台湾機械メーカーで、世界のゴム用射出成形機市場で急速にシェアを拡大していると指摘するその筆頭格のひとつが台湾(台中県)に本拠を構える磐石油圧工業、別名パンストーン社。その日本法人で、日本のパンストーン製品総発売元、日本磐石(多留幸男社長)では台湾の台頭の鍵は「大量生産による低価格戦略」と最初から「世界市場をターゲット」においたグローバル展開の戦略だという。
近年はタイ、インドネシアなど東南アジアへと市場拡大、販路網の充実に成功している。さらに今後はインドへの展開も視野にいれている。
同社の注力機械は、ゴム用真空プレス、同タテ型インジェクションマシン(射出成形機)が中心で、大きな特徴は低価格実現とシンプルで簡単操作ができる点。
昨年の業績によると「業績は増収増益で、昨年のタイの洪水では、洪水の影響で台湾の機械の注文が大量によせられ、その勢いは止まっていない状態。機械の用途動向として、機械の比率でいうとコンプレションプレス6割、射出成形機4割」(多留社長)。
急速な需要拡大を受けて、同社では販売製品のメンテナンスサービス部門の充実・強化体制作りが欠かせないと判断。成形機などの維持・保守管理部門を東京地区と神戸地区にそれぞれ設置し、迅速な顧客サービス網構築にまい進している。
「生産台数は増加しており、生産台数が増えるにつれて、各国の意見が取り入れられ、機械の品質もますます良くなってきている。外国人が機械を操作するので操作はシンプルなものが重要であり、コストが最優先」(多留社長)。
日本の景気動向では、「今後、日本が景気回復の要因があるとすれば、昨年の東日本大震災の復興需要によるインフラ整備または介護などの医療分野しかないのではないか」(多留社長)。
下期の業績予想は「市場では、タイに引き続き、インドも伸びていくのではないか。しかし今後の海外の自動車生産動向によっては不透明感がある」(同社長)。
パンストーン社は世界最大のゴムプラスチック見本市、ドイツの『K』展への台湾機械メーカーの大挙出展し、今後も世界の展示会に出展を予定している。こうした勢い見る限り、汎用ゴム成形機の世界市場におけるイニシアティブは、台湾勢が今後も握っていくと見てよいと同社では考えている。

練習問題
A) パンストーン社の記事によると、日本磐石は成形機などの維持・保守管理部門をどこに置きましたか。
B) パンストーン社の記事の「同社の注力機械は」で始まる段落を、大事な点を残して短く書き直してください。
このあとの項目は、パンストーン社の記事とは関係のない別の資料です。

データ一覧

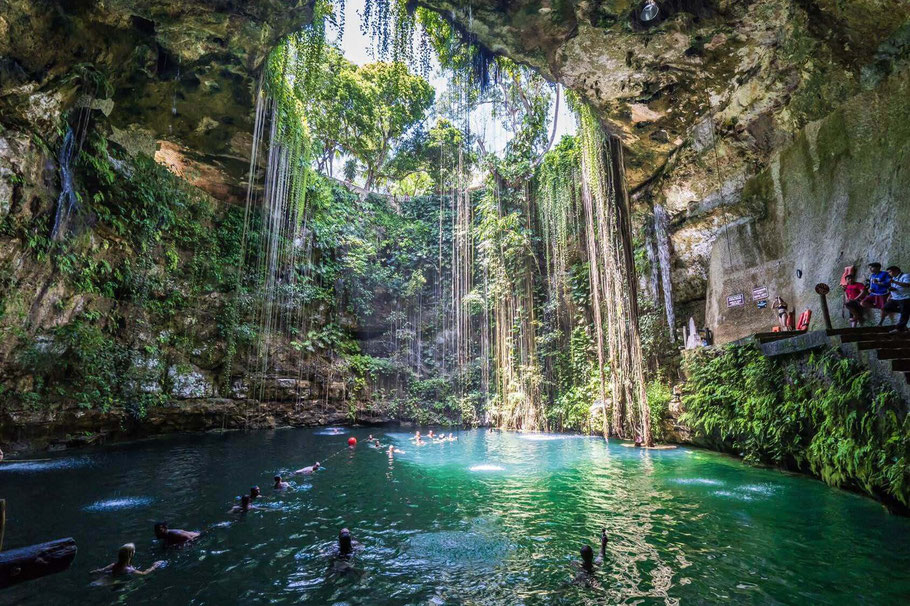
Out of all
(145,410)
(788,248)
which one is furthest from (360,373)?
--
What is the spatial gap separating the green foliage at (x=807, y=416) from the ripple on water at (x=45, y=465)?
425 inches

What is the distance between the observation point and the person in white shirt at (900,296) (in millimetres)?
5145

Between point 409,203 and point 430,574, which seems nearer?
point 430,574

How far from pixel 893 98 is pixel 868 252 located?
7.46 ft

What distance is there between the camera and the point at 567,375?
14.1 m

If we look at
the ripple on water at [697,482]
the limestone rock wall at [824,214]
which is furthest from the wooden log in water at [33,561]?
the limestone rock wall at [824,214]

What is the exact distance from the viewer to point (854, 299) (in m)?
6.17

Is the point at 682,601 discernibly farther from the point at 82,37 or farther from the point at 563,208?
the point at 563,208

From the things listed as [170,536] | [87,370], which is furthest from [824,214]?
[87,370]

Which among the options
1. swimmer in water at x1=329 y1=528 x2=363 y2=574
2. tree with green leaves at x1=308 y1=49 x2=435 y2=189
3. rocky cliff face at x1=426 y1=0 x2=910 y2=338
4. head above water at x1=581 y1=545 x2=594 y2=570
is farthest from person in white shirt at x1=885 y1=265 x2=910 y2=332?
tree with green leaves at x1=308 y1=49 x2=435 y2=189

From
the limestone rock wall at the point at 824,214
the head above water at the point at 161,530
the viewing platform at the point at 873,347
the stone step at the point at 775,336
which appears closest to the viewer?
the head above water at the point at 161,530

問題ごとの答え
A) 東京地区と神戸地区です。

B) 主な機械はゴム用の真空プレスとタテ型射出成形機で、値段が安く、操作がシンプルで簡単なのが特徴です。